Bone Turnover Markers in Men and Women with Impaired Fasting Glucose and Diabetes
Bone turnover markers (BTMs) are reduced in diabetes, but whether BTM changes occur in impaired fasting glucose (IFG) is unknown. The aim of this study was to investigate whether BTMs are altered in IFG and diabetes compared to normoglycaemia. For men and women (n = 2222) in the Geelong Osteoporosis Study, IFG was defined as fasting plasma glucose (FPG) 5.5–6.9 mmol/L and diabetes as FPG ≥ 7.0 mmol/L, use of antihyperglycemic medication and/or self-report. Serum C-terminal telopeptide (CTx) and procollagen type 1 N-terminal propeptide (P1NP) were measured. After natural log transformation to normalise the data, multivariable regression was used to examine the relationship between glycaemia status and bone turnover markers (BTMs), before and after adjusting for other confounders. There were 643 men and 682 women with normoglycaemia, 355 men and 391 women with IFG and 97 men and 54 women with diabetes. Men with IFG or diabetes had lower adjusted ln(CTx) and ln(P1NP) compared to normoglycaemia (all p < 0.05). Women with IFG or diabetes had lower adjusted ln(CTx) and ln(P1NP) (all p < 0.05) except for ln(P1NP) when comparing diabetes with normoglycaemia, which showed a trend for lower ln(P1NP) (p = 0.053). In both sexes, an age * glycaemia interaction term indicated between-group differences in BTMs diminished with increasing age. No other confounders were identified. Bone turnover was lower in those with either IFG or diabetes compared to normoglycaemia.
KeywordsDiabetes mellitus Impaired fasting glucose Bone turnover markers
The Geelong Osteoporosis Study was supported by the Victorian Health Promotion Foundation, National Health and Medical Research Council (NHMRC), Australia (Projects 251638 and 628582) and the Geelong Regional Medical Foundation; however, the funding bodies played no part in either the design or conduct of the study, the collection, management, analysis, and interpretation of the data or the preparation or review of the paper. LFFA and MAS are supported by Postgraduate Scholarships from Deakin University and KLH-K is supported by an Alfred Deakin Postdoctoral Research Fellowship. LLFA, KLH-K, MAS, MAK and JAP have no other conflict of interest to declare.

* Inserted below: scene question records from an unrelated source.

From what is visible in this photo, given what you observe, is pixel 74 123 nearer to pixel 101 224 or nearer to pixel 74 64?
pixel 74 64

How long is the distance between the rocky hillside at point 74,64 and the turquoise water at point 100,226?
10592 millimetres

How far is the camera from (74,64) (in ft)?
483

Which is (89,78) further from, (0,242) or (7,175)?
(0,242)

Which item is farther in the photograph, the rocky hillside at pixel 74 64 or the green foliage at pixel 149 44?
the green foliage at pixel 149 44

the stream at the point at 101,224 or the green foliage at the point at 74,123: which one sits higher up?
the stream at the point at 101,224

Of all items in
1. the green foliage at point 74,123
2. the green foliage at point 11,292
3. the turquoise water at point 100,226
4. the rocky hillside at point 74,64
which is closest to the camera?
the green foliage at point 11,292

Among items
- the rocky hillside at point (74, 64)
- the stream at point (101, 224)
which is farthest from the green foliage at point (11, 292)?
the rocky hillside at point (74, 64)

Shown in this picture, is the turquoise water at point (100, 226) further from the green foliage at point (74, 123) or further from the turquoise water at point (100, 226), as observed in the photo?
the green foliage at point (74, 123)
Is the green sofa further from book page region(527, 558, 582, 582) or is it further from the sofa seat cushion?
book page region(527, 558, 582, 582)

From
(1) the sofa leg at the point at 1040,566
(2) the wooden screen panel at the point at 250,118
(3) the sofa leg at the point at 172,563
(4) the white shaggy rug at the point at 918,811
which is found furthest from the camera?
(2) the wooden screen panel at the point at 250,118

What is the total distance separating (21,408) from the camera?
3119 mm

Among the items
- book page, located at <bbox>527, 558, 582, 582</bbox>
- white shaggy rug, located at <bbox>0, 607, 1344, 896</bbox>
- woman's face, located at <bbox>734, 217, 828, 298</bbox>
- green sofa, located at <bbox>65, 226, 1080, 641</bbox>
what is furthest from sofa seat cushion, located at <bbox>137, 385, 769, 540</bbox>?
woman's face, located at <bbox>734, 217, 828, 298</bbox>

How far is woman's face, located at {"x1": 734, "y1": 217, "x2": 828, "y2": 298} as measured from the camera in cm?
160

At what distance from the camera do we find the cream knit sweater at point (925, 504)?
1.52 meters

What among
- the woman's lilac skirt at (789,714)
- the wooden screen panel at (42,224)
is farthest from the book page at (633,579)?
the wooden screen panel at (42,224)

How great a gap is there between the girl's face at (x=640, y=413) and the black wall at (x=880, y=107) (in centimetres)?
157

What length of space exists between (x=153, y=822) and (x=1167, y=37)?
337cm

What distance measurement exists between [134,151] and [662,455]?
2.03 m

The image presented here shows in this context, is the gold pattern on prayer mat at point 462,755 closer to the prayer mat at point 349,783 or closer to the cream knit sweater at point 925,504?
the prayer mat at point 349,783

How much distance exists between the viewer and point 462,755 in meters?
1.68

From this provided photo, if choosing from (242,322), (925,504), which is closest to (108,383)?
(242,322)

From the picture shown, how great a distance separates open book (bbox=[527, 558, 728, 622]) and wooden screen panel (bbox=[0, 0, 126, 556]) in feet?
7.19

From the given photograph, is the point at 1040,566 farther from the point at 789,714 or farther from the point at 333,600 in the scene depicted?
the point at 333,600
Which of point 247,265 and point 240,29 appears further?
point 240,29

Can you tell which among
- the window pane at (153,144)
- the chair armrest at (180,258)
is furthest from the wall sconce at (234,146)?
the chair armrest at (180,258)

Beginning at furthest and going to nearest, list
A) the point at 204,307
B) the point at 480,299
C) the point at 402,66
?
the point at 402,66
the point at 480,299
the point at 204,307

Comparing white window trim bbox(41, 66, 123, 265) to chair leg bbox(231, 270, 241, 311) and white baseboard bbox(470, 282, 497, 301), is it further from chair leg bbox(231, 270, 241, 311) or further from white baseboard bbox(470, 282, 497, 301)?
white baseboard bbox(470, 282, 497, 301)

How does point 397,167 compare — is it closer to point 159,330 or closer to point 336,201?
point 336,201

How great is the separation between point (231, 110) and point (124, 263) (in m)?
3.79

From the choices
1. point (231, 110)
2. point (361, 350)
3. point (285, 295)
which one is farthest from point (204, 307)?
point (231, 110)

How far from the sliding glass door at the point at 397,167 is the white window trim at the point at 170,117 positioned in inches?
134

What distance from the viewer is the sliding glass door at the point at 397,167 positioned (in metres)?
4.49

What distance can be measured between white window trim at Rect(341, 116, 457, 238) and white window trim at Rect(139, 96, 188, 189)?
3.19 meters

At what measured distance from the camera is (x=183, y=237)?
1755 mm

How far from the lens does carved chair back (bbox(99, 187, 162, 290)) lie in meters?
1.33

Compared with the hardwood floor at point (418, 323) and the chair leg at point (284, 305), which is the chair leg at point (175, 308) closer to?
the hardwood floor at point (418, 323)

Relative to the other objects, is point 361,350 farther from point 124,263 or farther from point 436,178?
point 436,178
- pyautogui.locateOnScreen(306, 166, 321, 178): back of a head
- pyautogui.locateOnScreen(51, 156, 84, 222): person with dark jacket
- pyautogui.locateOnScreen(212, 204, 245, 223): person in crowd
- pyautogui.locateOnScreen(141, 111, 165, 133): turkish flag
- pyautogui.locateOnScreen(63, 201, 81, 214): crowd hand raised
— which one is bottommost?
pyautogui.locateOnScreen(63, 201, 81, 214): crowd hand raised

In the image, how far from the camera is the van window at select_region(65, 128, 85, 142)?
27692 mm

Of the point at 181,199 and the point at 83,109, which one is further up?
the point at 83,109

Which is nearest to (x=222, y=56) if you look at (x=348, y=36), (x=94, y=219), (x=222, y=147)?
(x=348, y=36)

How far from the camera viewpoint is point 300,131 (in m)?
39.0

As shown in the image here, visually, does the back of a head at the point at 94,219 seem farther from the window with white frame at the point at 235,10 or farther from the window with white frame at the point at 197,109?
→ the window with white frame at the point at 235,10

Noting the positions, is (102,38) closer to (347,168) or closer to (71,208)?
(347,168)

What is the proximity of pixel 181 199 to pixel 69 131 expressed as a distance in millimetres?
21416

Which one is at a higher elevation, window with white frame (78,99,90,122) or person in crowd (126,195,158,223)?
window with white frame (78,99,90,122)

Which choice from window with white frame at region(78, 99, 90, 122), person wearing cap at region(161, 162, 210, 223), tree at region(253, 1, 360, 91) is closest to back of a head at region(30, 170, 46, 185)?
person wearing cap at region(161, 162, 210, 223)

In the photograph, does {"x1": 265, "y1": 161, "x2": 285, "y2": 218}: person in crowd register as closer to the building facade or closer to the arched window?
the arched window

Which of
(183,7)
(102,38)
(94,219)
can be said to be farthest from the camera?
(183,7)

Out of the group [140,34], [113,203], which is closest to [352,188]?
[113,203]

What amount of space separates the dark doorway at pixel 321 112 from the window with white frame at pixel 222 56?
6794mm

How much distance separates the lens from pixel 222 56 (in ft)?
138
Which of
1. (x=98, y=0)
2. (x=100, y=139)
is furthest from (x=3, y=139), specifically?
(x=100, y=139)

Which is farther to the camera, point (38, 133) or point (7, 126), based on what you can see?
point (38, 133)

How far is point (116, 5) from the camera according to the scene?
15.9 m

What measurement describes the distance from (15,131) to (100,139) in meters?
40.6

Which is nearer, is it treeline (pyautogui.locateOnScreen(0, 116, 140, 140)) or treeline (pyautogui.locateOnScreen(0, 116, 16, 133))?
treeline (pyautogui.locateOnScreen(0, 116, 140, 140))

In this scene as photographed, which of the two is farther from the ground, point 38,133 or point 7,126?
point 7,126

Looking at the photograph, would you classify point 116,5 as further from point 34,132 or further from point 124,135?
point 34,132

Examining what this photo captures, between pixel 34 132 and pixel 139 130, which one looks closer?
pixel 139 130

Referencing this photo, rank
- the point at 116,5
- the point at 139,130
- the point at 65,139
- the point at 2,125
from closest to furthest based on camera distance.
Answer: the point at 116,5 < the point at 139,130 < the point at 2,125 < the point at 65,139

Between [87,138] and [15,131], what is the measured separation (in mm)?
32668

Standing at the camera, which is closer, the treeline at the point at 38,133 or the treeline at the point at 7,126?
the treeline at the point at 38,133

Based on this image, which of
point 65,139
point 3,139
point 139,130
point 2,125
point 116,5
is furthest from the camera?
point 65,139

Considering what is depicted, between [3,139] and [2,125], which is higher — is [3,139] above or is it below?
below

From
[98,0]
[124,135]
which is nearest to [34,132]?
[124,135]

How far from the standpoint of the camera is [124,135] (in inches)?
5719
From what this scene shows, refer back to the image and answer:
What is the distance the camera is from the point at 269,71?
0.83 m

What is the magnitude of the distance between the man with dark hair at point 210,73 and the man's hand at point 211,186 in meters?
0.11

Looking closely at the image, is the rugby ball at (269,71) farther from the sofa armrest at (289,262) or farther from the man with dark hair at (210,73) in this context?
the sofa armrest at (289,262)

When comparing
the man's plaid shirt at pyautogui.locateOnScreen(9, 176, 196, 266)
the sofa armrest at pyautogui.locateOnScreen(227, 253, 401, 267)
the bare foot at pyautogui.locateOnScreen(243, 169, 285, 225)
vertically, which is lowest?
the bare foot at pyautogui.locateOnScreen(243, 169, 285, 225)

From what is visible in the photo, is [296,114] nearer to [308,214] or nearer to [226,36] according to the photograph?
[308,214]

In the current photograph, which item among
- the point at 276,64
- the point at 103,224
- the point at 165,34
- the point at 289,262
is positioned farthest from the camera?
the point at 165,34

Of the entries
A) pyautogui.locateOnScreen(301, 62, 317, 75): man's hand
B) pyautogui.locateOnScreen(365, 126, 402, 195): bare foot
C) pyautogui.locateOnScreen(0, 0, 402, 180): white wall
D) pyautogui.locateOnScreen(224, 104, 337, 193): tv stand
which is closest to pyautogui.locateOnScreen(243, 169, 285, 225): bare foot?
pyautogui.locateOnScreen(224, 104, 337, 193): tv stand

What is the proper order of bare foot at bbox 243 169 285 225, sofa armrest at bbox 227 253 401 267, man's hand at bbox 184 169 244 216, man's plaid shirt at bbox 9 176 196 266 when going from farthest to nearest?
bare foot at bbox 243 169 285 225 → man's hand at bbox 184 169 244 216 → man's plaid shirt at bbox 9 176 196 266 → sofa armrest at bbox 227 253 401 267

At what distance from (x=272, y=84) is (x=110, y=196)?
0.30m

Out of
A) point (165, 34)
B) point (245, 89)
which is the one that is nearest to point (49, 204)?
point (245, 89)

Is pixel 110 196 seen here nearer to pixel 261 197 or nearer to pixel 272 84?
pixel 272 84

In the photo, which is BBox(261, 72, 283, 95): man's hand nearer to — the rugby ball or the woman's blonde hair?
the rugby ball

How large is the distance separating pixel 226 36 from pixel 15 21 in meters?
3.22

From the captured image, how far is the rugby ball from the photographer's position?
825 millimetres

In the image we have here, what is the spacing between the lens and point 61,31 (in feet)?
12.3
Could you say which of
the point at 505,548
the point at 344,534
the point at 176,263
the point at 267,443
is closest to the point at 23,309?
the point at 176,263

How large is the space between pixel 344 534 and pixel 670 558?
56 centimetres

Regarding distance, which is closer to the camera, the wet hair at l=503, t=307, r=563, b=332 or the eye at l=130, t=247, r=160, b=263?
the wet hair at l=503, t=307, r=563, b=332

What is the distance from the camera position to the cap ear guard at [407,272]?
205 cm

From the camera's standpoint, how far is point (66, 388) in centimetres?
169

Compliance with Ethical Standards
Conflict of interest
Kara L. Holloway-Kew, Lelia L. F. De Abreu, Mark A. Kotowicz, Muhammad A. Sajjad, and Julie A. Pasco have no conflicts of interest.
Human and Animal Rights and Informed Consent
All subjects signed informed consent. Ethical approval was obtained from the Barwon Health, Human Research Ethics Committee (ID 92/01 and ID 00/56).